§ **What the task requires**
Copy the lines of the material starting at the line that contains "What measure of" and ending at the line that contains "1353 millimetres", both included, without altering anything.

[Excerpts from a spatial dataset]
▼▼▼

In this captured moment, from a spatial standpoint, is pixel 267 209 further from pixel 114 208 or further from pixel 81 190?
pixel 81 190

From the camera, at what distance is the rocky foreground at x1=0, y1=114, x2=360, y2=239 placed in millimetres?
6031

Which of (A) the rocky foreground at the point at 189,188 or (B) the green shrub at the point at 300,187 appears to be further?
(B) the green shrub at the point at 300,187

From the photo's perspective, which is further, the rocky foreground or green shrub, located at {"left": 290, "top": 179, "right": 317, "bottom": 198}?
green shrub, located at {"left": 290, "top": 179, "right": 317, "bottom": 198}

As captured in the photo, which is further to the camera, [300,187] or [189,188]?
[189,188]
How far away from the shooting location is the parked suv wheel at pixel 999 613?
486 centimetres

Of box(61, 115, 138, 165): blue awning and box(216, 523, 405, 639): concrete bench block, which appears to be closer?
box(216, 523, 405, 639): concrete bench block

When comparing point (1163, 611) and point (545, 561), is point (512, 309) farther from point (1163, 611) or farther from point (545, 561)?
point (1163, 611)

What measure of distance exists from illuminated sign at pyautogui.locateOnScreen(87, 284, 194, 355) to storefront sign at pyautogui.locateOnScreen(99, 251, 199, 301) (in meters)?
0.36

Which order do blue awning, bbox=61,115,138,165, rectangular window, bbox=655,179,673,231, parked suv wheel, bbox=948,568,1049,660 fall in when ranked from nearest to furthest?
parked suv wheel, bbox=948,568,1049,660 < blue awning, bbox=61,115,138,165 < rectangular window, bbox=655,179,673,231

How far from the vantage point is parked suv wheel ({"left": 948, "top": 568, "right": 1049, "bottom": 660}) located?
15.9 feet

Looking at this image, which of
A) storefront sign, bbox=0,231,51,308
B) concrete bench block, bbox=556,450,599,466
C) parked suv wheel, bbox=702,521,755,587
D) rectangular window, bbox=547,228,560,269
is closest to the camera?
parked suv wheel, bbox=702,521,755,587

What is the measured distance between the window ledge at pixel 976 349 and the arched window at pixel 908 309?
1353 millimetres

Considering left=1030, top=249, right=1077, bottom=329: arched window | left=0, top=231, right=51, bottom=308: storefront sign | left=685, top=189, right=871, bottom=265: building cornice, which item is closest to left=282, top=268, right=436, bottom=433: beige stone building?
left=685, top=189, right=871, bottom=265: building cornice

▲▲▲

§ **Complete answer**
What measure of distance exists from illuminated sign at pyautogui.locateOnScreen(87, 284, 194, 355) to storefront sign at pyautogui.locateOnScreen(99, 251, 199, 301) (in meters)?
0.36

Which order do blue awning, bbox=61,115,138,165, rectangular window, bbox=655,179,673,231, parked suv wheel, bbox=948,568,1049,660 fall in when ranked from nearest to furthest?
parked suv wheel, bbox=948,568,1049,660 < blue awning, bbox=61,115,138,165 < rectangular window, bbox=655,179,673,231

How far from the vantage point is parked suv wheel ({"left": 948, "top": 568, "right": 1049, "bottom": 660}) located?
15.9 feet

Looking at this image, which of
A) storefront sign, bbox=0,231,51,308
B) concrete bench block, bbox=556,450,599,466
C) parked suv wheel, bbox=702,521,755,587
D) rectangular window, bbox=547,228,560,269
is closest to the camera?
parked suv wheel, bbox=702,521,755,587

What is the measured distance between the window ledge at pixel 976 349 and the arched window at pixel 908 309?
1353 millimetres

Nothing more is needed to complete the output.